_Extrait source_.
============================================================
Intervention de Pierre Le Neindre

Mission commune d'information sur la filière viande en France et en Europe — Réunion du 12 juin 2013 : 1ère réunion
Audition de M. Pierre Le neindre ancien chercheur et de Mme Claire Sabbagh ancienne responsable de la cellule expertise à l'institut national de la recherche agronomique inra auteurs du rapport d'expertise collective de l'inra sur les douleurs animales

Pierre Le Neindre, ancien chercheur à l'Institut national de la recherche agronomique (INRA) :

Vous avez raison, cela paraît relever du bon sens. Néanmoins, il a fallu attendre 1987 pour que les scientifiques écrivent que les nourrissons et les handicapés mentaux ressentent la douleur. Cette question a souffert pendant trop longtemps d'un manque d'attention.
============================================================
_Consignes_.
A. Recopiez mot pour mot le passage de l'extrait qui commence par « Pierre Le Neindre, ancien » et s'achève sur « d'un manque d'attention. ».
B. Répondez à ces questions d'après l'extrait :
(i) À quelle date la réunion s'est-elle tenue ?
(ii) En quelle année les scientifiques ont-ils écrit que les nourrissons ressentent la douleur ?
(iii) Sur quel sujet porte le rapport d'expertise collective de l'INRA ?
Les lignes qui suivent n'ont aucun lien avec l'extrait.
============================================================
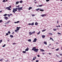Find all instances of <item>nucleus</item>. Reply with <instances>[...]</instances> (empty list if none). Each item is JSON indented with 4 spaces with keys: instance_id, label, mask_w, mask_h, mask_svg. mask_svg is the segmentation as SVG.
Masks as SVG:
<instances>
[{
    "instance_id": "59",
    "label": "nucleus",
    "mask_w": 62,
    "mask_h": 62,
    "mask_svg": "<svg viewBox=\"0 0 62 62\" xmlns=\"http://www.w3.org/2000/svg\"><path fill=\"white\" fill-rule=\"evenodd\" d=\"M8 16L9 17H10V15H9V14H8Z\"/></svg>"
},
{
    "instance_id": "63",
    "label": "nucleus",
    "mask_w": 62,
    "mask_h": 62,
    "mask_svg": "<svg viewBox=\"0 0 62 62\" xmlns=\"http://www.w3.org/2000/svg\"><path fill=\"white\" fill-rule=\"evenodd\" d=\"M1 12H2V11H0V13H1Z\"/></svg>"
},
{
    "instance_id": "7",
    "label": "nucleus",
    "mask_w": 62,
    "mask_h": 62,
    "mask_svg": "<svg viewBox=\"0 0 62 62\" xmlns=\"http://www.w3.org/2000/svg\"><path fill=\"white\" fill-rule=\"evenodd\" d=\"M37 39L36 38H35L34 39V40L33 41V42H36V41H37Z\"/></svg>"
},
{
    "instance_id": "35",
    "label": "nucleus",
    "mask_w": 62,
    "mask_h": 62,
    "mask_svg": "<svg viewBox=\"0 0 62 62\" xmlns=\"http://www.w3.org/2000/svg\"><path fill=\"white\" fill-rule=\"evenodd\" d=\"M59 50V48H58L55 50L56 51H58Z\"/></svg>"
},
{
    "instance_id": "10",
    "label": "nucleus",
    "mask_w": 62,
    "mask_h": 62,
    "mask_svg": "<svg viewBox=\"0 0 62 62\" xmlns=\"http://www.w3.org/2000/svg\"><path fill=\"white\" fill-rule=\"evenodd\" d=\"M36 57H33V59L32 60V61H34V60H35V59H36Z\"/></svg>"
},
{
    "instance_id": "60",
    "label": "nucleus",
    "mask_w": 62,
    "mask_h": 62,
    "mask_svg": "<svg viewBox=\"0 0 62 62\" xmlns=\"http://www.w3.org/2000/svg\"><path fill=\"white\" fill-rule=\"evenodd\" d=\"M10 16H12V14H10Z\"/></svg>"
},
{
    "instance_id": "20",
    "label": "nucleus",
    "mask_w": 62,
    "mask_h": 62,
    "mask_svg": "<svg viewBox=\"0 0 62 62\" xmlns=\"http://www.w3.org/2000/svg\"><path fill=\"white\" fill-rule=\"evenodd\" d=\"M10 38H13V35H10Z\"/></svg>"
},
{
    "instance_id": "3",
    "label": "nucleus",
    "mask_w": 62,
    "mask_h": 62,
    "mask_svg": "<svg viewBox=\"0 0 62 62\" xmlns=\"http://www.w3.org/2000/svg\"><path fill=\"white\" fill-rule=\"evenodd\" d=\"M23 7L20 8H18V9L19 12L21 11V10H23Z\"/></svg>"
},
{
    "instance_id": "32",
    "label": "nucleus",
    "mask_w": 62,
    "mask_h": 62,
    "mask_svg": "<svg viewBox=\"0 0 62 62\" xmlns=\"http://www.w3.org/2000/svg\"><path fill=\"white\" fill-rule=\"evenodd\" d=\"M19 2L20 3H23V1L22 0H21Z\"/></svg>"
},
{
    "instance_id": "45",
    "label": "nucleus",
    "mask_w": 62,
    "mask_h": 62,
    "mask_svg": "<svg viewBox=\"0 0 62 62\" xmlns=\"http://www.w3.org/2000/svg\"><path fill=\"white\" fill-rule=\"evenodd\" d=\"M2 22V20H0V23H1Z\"/></svg>"
},
{
    "instance_id": "18",
    "label": "nucleus",
    "mask_w": 62,
    "mask_h": 62,
    "mask_svg": "<svg viewBox=\"0 0 62 62\" xmlns=\"http://www.w3.org/2000/svg\"><path fill=\"white\" fill-rule=\"evenodd\" d=\"M18 31V30H15V32H18V31Z\"/></svg>"
},
{
    "instance_id": "2",
    "label": "nucleus",
    "mask_w": 62,
    "mask_h": 62,
    "mask_svg": "<svg viewBox=\"0 0 62 62\" xmlns=\"http://www.w3.org/2000/svg\"><path fill=\"white\" fill-rule=\"evenodd\" d=\"M10 8H11V6H9L8 7H6V9H7L8 10H11V9Z\"/></svg>"
},
{
    "instance_id": "62",
    "label": "nucleus",
    "mask_w": 62,
    "mask_h": 62,
    "mask_svg": "<svg viewBox=\"0 0 62 62\" xmlns=\"http://www.w3.org/2000/svg\"><path fill=\"white\" fill-rule=\"evenodd\" d=\"M7 23V24H8V22H7V23Z\"/></svg>"
},
{
    "instance_id": "44",
    "label": "nucleus",
    "mask_w": 62,
    "mask_h": 62,
    "mask_svg": "<svg viewBox=\"0 0 62 62\" xmlns=\"http://www.w3.org/2000/svg\"><path fill=\"white\" fill-rule=\"evenodd\" d=\"M16 7H18V8H19V7H20V5H18V6H16Z\"/></svg>"
},
{
    "instance_id": "36",
    "label": "nucleus",
    "mask_w": 62,
    "mask_h": 62,
    "mask_svg": "<svg viewBox=\"0 0 62 62\" xmlns=\"http://www.w3.org/2000/svg\"><path fill=\"white\" fill-rule=\"evenodd\" d=\"M6 45V44H4V45H3V46H2V47H5V46Z\"/></svg>"
},
{
    "instance_id": "25",
    "label": "nucleus",
    "mask_w": 62,
    "mask_h": 62,
    "mask_svg": "<svg viewBox=\"0 0 62 62\" xmlns=\"http://www.w3.org/2000/svg\"><path fill=\"white\" fill-rule=\"evenodd\" d=\"M57 30V29H53L54 31H56Z\"/></svg>"
},
{
    "instance_id": "16",
    "label": "nucleus",
    "mask_w": 62,
    "mask_h": 62,
    "mask_svg": "<svg viewBox=\"0 0 62 62\" xmlns=\"http://www.w3.org/2000/svg\"><path fill=\"white\" fill-rule=\"evenodd\" d=\"M32 9V8L31 7H29L28 9L29 10H30L31 9Z\"/></svg>"
},
{
    "instance_id": "9",
    "label": "nucleus",
    "mask_w": 62,
    "mask_h": 62,
    "mask_svg": "<svg viewBox=\"0 0 62 62\" xmlns=\"http://www.w3.org/2000/svg\"><path fill=\"white\" fill-rule=\"evenodd\" d=\"M19 28H21V27H17L16 28V29L17 30H18V31H19V30H20V29H19Z\"/></svg>"
},
{
    "instance_id": "31",
    "label": "nucleus",
    "mask_w": 62,
    "mask_h": 62,
    "mask_svg": "<svg viewBox=\"0 0 62 62\" xmlns=\"http://www.w3.org/2000/svg\"><path fill=\"white\" fill-rule=\"evenodd\" d=\"M39 10V8H38L36 9V10L37 11Z\"/></svg>"
},
{
    "instance_id": "64",
    "label": "nucleus",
============================================================
_Corrigé complet_.
A.
Pierre Le Neindre, ancien chercheur à l'Institut national de la recherche agronomique (INRA) :

Vous avez raison, cela paraît relever du bon sens. Néanmoins, il a fallu attendre 1987 pour que les scientifiques écrivent que les nourrissons et les handicapés mentaux ressentent la douleur. Cette question a souffert pendant trop longtemps d'un manque d'attention.

B.
(i) Le 12 juin 2013.
(ii) En 1987.
(iii) Sur les douleurs animales.